#### [Work task]
Every line below that mentions the word "with" should be copied out.

===== Working data =====

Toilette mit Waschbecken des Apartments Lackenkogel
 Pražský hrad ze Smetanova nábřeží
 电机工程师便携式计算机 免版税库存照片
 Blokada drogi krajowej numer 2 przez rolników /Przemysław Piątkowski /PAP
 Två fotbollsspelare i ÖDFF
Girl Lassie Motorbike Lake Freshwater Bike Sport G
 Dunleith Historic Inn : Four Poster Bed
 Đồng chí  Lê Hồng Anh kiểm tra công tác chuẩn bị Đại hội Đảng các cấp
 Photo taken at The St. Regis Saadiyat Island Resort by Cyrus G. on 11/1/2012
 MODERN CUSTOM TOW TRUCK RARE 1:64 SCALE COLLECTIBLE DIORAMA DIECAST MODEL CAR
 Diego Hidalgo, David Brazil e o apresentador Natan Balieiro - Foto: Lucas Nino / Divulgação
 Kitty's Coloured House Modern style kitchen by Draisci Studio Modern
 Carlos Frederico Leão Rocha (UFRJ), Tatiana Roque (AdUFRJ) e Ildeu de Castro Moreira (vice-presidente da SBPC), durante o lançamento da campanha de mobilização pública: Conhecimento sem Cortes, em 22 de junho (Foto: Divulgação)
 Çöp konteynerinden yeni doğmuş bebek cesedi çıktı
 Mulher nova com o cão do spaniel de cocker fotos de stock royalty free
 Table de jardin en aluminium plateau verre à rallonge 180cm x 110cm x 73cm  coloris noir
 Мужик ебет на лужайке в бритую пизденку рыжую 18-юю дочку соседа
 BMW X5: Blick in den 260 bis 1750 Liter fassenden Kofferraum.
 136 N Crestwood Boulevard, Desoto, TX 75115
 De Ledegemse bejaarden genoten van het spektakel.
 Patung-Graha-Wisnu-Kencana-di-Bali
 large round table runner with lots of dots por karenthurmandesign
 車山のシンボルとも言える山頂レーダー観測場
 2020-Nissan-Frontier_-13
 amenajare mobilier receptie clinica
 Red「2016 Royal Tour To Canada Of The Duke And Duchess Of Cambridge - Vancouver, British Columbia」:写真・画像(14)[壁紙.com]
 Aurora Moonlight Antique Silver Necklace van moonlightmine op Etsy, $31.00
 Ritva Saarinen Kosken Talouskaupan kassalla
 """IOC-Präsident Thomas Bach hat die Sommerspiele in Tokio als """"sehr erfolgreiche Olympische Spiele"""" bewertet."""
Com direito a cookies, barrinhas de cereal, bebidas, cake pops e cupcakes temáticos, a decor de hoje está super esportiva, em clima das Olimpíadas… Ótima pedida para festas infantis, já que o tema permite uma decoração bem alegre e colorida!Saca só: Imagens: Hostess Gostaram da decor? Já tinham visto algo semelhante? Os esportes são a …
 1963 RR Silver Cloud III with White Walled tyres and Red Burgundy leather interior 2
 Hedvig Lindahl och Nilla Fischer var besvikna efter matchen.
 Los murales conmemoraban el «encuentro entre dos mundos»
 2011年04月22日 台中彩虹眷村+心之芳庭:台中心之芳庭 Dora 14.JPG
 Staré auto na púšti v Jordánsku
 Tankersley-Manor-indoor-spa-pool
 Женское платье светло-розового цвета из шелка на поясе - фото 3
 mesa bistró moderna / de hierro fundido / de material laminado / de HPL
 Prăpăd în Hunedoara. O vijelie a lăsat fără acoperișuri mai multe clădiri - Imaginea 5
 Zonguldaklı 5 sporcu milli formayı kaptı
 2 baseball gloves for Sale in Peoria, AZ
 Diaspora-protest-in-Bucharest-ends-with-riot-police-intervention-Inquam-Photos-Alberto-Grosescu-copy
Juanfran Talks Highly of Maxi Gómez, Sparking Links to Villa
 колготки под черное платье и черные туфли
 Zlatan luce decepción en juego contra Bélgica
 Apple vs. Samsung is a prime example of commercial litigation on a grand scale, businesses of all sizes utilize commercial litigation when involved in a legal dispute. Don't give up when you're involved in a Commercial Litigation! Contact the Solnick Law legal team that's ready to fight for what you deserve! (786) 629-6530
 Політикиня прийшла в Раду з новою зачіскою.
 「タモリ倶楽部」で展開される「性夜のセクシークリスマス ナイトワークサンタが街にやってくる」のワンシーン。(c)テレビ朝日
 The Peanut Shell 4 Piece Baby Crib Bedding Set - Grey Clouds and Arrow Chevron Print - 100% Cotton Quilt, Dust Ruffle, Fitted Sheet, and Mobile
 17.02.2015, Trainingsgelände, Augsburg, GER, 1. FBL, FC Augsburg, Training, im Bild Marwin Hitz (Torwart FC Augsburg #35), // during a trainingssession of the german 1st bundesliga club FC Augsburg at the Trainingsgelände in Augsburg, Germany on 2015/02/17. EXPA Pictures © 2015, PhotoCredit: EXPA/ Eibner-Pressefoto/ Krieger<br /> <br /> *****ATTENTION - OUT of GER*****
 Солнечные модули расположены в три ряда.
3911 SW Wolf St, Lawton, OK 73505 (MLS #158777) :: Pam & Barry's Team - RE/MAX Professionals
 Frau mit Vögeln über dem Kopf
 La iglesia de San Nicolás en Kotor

=====

#### [Expected answer]
 large round table runner with lots of dots por karenthurmandesign
 1963 RR Silver Cloud III with White Walled tyres and Red Burgundy leather interior 2
 Diaspora-protest-in-Bucharest-ends-with-riot-police-intervention-Inquam-Photos-Alberto-Grosescu-copy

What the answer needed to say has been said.